2.    Disiplin : disiplin adalah ketaatan tanpa ragu-ragu dan tulus ikhlas terhadap perintah atau petunjuk atasan serta peraturan yang berlaku. Disiplin yang terbaik adalah disiplin yang didasarkan oleh disiplin pribadi. Cara-cara untuk memelihara dan meningkat disiplin : 1). Menetapkan peraturan kedinasan secara jelas dan tegas. 2). Menentukan tingkat dan ukuran kemampuan. 3). Bersikap loyal. 4). Menciptakan kegiatan atas dasar persaingan yang sehat. 5). Menyelenggarakan komunikasi secara terbuka. 6). Menghilangkan hal-hal yang dapat membuat bawahan tersinggung, kecewa dan frustasi. 7). Menganalisa peraturan dan kebijaksanaan yang berlaku agar tetap mutakhir dan menghapus yang sudah tidak sesuai lagi. 8). Melaksanakan reward and punishment.

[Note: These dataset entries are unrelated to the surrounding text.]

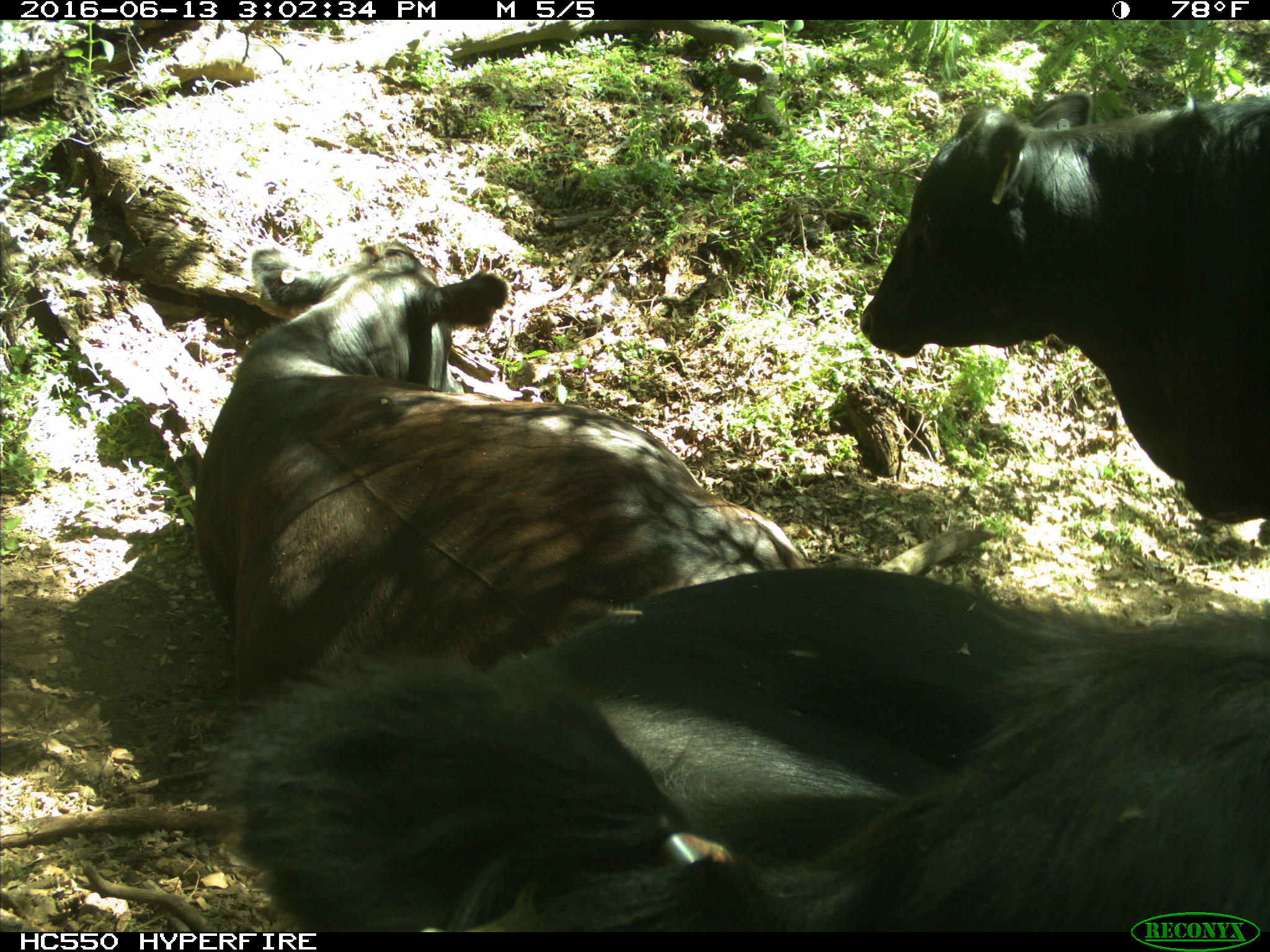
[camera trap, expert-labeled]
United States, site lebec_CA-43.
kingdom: Animalia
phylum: Chordata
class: Mammalia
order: Artiodactyla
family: Bovidae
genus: Bos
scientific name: Bos taurus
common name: domestic cow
Bos taurus (domestic cow).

3.     Jiwa korsa : jiwa korsa adalah loyalitas, kebanggan dan antusiasme yang tertanam pada anggota termasuk pimpinannya terhadap organisasinya. Dalam suatu organisasi yang mempunyai jiwa korsa yang tinggi, rasa ketidakpuasan bawahan dapat dipadamkan oleh semangat organisasi. Ciri jiwa korsa yang baik adalah : 1). Antusiasme dan rasa kebanggan segenap anggota terhadap organisasinya. 2). Reputasi yang baik terhadap organisasi lain. 3). Semangat persaingan secara sehat dan bermutu. 4). Adanya kemauan anggota untuk berpartisipasi dalam setiap kegiatan. 5). Kesediaan anggota untuk saling menolong.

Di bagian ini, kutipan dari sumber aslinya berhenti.